Treatment by staging

  • Stage I and II: Those with low stage disease will receive chemotherapy with or without radiation therapy depending on the site of disease, gender, amount and size of disease, and presence or absence of “B” symptoms.
  • Stage III and IV: Those with more advanced disease will generally receive more extensive chemotherapy, particularly those with “B” symptoms. Radiation therapy will also be used to treat areas of bulk disease and may also include “total nodal irradiation.”

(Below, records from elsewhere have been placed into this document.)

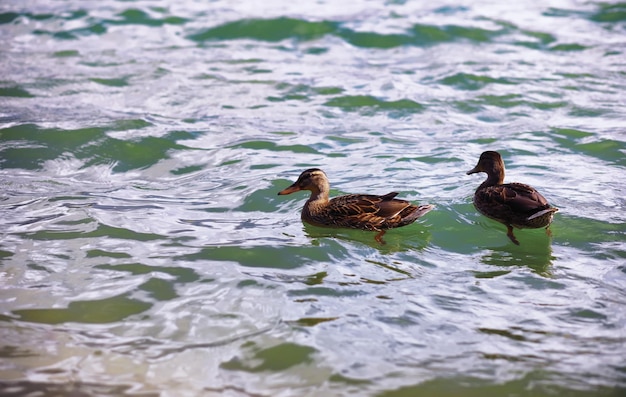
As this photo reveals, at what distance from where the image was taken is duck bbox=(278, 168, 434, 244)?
328 inches

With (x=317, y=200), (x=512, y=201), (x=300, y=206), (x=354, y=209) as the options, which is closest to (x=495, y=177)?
(x=512, y=201)

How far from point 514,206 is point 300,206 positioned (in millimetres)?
2574

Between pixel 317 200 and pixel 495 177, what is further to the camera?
pixel 495 177

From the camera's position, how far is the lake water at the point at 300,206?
19.1 ft

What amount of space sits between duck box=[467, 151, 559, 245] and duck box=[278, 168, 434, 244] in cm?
71

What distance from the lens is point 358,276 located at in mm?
7273

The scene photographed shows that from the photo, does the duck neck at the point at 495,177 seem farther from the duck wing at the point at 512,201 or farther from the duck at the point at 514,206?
the duck wing at the point at 512,201

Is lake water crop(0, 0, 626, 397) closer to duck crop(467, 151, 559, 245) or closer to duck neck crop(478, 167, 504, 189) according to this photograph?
duck crop(467, 151, 559, 245)

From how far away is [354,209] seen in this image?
8508 millimetres

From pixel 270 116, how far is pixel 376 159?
2642 millimetres

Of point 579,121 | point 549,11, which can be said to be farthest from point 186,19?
point 579,121

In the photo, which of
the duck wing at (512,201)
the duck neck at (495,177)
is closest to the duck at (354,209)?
the duck wing at (512,201)

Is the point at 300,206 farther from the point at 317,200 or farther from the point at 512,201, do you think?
the point at 512,201

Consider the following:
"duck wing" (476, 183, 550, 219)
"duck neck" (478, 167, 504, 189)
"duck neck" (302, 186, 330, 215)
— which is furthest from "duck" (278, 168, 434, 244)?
"duck neck" (478, 167, 504, 189)
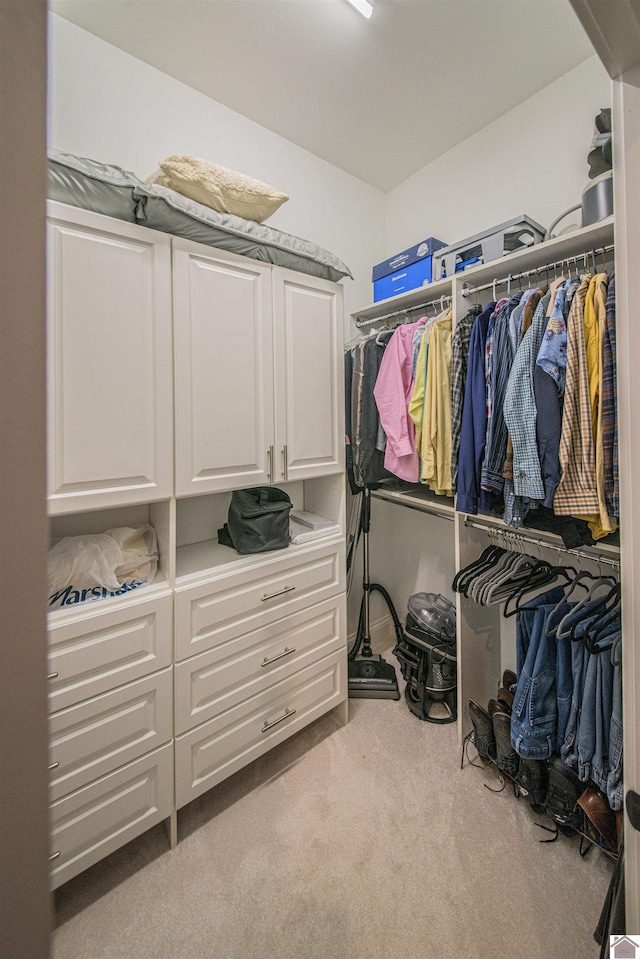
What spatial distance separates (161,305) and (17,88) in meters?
1.23

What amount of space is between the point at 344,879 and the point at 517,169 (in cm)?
311

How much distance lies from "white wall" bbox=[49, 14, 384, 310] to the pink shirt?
737mm

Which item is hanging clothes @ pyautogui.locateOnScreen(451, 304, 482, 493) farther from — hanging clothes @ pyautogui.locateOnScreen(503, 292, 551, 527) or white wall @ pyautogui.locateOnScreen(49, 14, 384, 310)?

Recurrent childhood Hodgkin’s disease

Treatment depends on the location at which the cancer recurs, and the type of treatment previously given. If radiation was previously given, the child may receive chemotherapy when the cancer comes back. If chemotherapy was previously given, the child may receive the same or different drugs.

Clinical trials are testing new combinations of drugs. In children who benefit from chemotherapy, autologous bone marrow transplant may be considered. Clinical trials of chemotherapy and bone marrow transplant are ongoing.